▸ Extracted material
+ + +
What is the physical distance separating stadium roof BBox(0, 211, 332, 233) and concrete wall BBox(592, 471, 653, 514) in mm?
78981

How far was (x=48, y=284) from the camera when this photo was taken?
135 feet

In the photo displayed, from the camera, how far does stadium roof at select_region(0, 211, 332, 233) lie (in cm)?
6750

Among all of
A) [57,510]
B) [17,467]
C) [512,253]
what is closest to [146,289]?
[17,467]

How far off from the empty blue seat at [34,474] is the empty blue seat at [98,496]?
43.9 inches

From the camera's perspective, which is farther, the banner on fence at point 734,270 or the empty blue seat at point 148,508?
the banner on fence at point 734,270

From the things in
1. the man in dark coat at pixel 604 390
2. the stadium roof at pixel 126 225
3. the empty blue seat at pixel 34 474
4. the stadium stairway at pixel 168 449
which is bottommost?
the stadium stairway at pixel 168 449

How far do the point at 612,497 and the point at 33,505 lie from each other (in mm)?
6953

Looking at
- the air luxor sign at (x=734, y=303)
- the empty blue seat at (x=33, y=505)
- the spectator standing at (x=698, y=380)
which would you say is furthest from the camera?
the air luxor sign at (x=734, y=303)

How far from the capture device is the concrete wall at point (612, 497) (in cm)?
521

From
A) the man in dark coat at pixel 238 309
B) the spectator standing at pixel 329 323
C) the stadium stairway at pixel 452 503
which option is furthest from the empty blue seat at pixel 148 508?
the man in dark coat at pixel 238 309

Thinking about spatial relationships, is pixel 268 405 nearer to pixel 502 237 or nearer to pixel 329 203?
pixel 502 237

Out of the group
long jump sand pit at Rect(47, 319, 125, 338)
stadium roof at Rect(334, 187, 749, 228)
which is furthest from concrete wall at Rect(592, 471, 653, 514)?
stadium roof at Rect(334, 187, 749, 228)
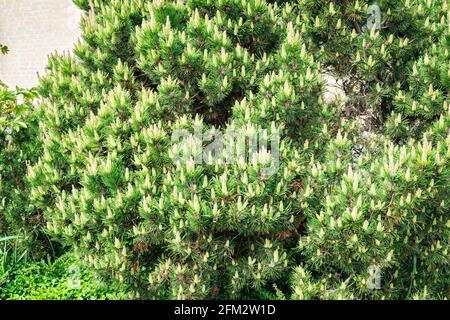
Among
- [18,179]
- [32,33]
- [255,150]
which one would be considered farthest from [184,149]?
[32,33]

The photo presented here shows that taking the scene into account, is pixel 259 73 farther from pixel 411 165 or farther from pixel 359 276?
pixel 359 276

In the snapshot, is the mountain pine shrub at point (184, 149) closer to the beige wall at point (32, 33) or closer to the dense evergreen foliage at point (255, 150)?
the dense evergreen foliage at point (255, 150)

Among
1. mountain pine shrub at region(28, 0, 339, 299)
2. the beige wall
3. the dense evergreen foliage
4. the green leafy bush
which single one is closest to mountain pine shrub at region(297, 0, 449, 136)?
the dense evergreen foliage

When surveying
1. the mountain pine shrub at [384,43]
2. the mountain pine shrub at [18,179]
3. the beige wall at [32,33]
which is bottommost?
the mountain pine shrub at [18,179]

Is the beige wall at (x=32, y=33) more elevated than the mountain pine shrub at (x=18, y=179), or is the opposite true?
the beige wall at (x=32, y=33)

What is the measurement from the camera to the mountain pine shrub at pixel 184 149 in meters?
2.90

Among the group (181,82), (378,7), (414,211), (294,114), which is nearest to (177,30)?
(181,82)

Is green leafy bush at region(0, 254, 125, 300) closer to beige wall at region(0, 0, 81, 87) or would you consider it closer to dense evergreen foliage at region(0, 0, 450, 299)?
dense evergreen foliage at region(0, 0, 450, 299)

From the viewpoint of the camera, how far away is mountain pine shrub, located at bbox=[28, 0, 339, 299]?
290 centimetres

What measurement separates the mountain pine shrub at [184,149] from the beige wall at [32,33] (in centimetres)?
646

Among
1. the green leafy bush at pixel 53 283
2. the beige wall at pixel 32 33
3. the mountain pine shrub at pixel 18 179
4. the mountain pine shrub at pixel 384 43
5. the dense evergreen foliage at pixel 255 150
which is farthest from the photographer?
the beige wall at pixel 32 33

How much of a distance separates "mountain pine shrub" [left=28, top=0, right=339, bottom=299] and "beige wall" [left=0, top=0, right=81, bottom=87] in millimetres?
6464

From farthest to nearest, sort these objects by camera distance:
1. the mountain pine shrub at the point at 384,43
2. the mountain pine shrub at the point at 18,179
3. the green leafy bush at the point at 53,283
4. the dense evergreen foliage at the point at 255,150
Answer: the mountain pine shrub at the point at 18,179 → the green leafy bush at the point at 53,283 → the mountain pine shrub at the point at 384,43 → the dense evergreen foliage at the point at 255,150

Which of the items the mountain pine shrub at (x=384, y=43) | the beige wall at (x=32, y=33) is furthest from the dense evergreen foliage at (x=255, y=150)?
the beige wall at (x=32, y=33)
+ + +
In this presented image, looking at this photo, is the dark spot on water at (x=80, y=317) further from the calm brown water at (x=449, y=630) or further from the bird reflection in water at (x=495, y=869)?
+ + +
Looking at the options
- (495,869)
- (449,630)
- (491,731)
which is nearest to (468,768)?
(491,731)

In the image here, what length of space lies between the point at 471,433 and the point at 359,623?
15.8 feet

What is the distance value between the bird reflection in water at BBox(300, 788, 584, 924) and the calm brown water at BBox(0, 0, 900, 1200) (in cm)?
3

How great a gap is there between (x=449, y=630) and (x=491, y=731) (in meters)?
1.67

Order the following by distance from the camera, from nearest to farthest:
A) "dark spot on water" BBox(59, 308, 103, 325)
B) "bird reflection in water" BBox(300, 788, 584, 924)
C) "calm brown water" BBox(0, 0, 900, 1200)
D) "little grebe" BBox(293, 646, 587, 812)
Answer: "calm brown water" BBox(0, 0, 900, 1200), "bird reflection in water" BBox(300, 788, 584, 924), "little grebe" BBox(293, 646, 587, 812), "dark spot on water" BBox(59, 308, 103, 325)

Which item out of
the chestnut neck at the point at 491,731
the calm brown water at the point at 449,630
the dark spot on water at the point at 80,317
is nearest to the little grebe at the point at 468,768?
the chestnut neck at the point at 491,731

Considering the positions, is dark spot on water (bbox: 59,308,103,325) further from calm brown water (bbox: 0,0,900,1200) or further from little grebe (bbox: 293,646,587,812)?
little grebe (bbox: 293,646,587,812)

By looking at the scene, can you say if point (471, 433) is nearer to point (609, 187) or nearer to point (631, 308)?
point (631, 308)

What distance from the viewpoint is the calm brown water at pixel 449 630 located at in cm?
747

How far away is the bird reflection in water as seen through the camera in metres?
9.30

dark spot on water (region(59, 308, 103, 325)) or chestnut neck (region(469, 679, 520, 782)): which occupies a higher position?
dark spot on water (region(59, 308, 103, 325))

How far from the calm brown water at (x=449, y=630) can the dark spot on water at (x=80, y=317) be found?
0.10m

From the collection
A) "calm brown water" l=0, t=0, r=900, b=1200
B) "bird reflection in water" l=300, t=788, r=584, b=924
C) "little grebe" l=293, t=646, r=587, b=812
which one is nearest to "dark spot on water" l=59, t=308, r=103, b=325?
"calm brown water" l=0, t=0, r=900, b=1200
+ + +
▸ Work to do
Reproduce only the lines from the one containing "How much of" down to the one containing "Answer: the mountain", with "sort" changed to "rank" and nothing else altered.

▸ Result
How much of a distance separates "mountain pine shrub" [left=28, top=0, right=339, bottom=299] and "beige wall" [left=0, top=0, right=81, bottom=87] in millimetres?
6464

From farthest to nearest, rank these objects by camera distance:
1. the mountain pine shrub at the point at 384,43
2. the mountain pine shrub at the point at 18,179
3. the green leafy bush at the point at 53,283
4. the dense evergreen foliage at the point at 255,150
Answer: the mountain pine shrub at the point at 18,179 → the green leafy bush at the point at 53,283 → the mountain pine shrub at the point at 384,43 → the dense evergreen foliage at the point at 255,150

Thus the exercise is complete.